Trash in/trash out. Small communities of experts can create quality content, but after becoming relevant enough astroturfing begins.

TruthAintEasy ,
@TruthAintEasy@kbin.social avatar

Google is free, Im searching recipies, websites of companies I might invest in, the law in general and pop-culture crap 90% of the time

Seems like a waste of water and energy to ask a highpowered LLM about it. I heard each query on GPT uses 12L of fresh water, seems wastefull when I could just use a basic google

Edit: it is approx .5L of water for 5 to 50 prompts, thanks google!

solidgrue ,

Search engines are good for what you might call "keyword searches" across websites. I'd say SEO spam has degraded quality of hits and made search results less reliable than even 5 years ago.

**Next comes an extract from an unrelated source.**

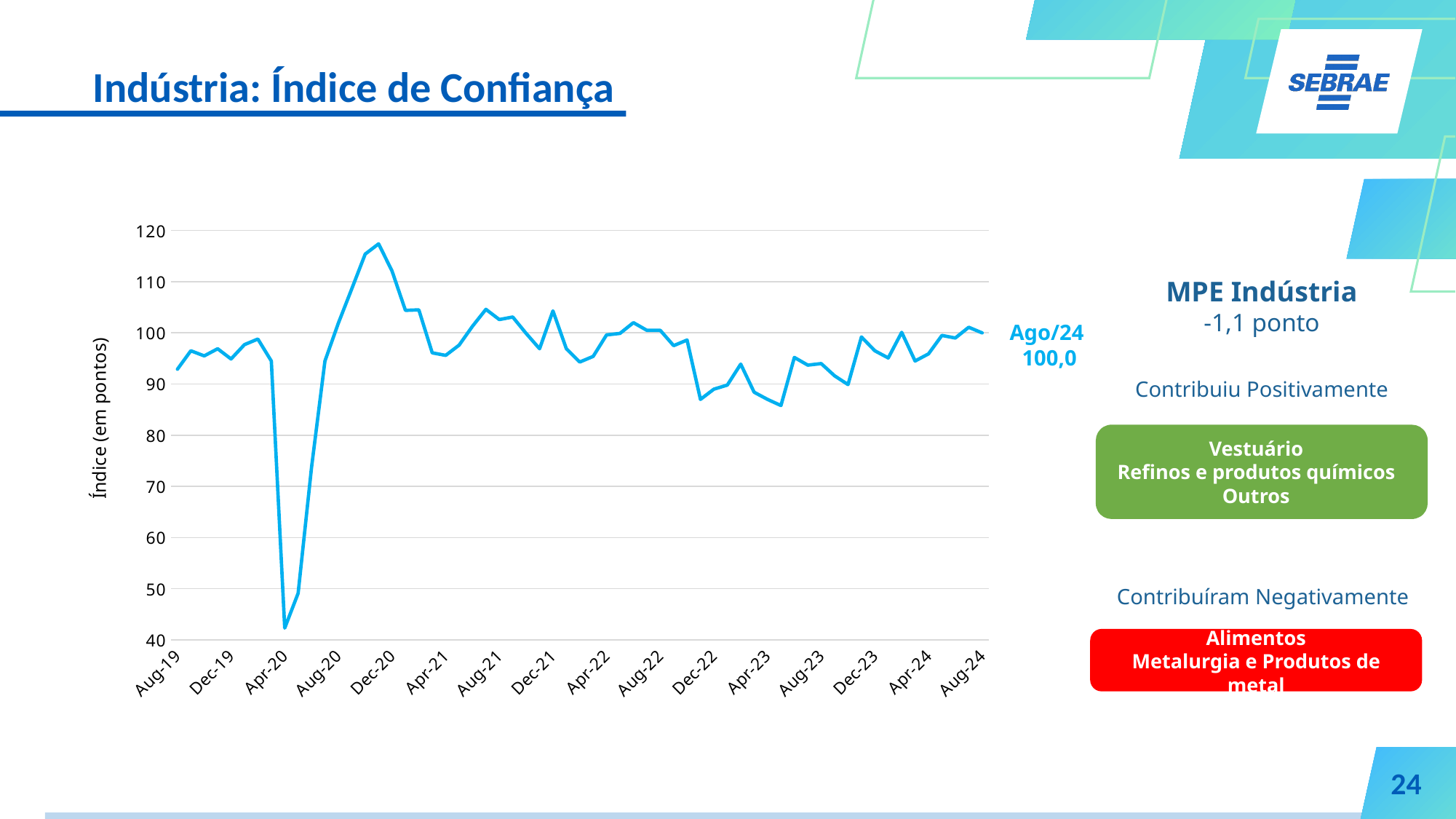
How many labels are shown on the x axis? 16 Does the line rise or fall between Apr-20 and Dec-20? rise Is the value at Dec-20 greater or less than 110? greater Which x-axis label corresponds to the lowest point of the line? Apr-20 Is the value at Aug-19 greater or less than 90? greater What is the value of the index labelled for Ago/24? 100,0 What kind of chart is shown on the slide? line chart Is the value at Apr-20 greater or less than 50? less Does the line rise or fall between Dec-20 and Apr-21? fall What is the title of the y axis? Índice (em pontos)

There's a lot more chaff to winnow now in the main search services. You sorta need to discriminate on hits, and dig a bit deeper into the results to find that new nugget you didn't already see 3 or 4 times already in previous searches with similar, but different parameters.

I find the LLM AIs to be slightly better at turning up obscure info these days. The conversation sets some persistent context that's helpful when you need to dial in on obscure stiff like a driver issue, tuning problem or weird product spec. You still need to carefully vet your results, but the AIs understand technical jargon pretty well, and generally return some solid analysis for leas common scenarios.

They're also good for pick-and-shovel work in odd tech areas, but you really need to be careful with the results because they're confidently wrong in speculative conversation only slightly more often than they're confidently right.

That's just my opinion, but it's how I do search these days: use an AI to refine keywords, then use DDG or Google to find familiar sites with corollary content.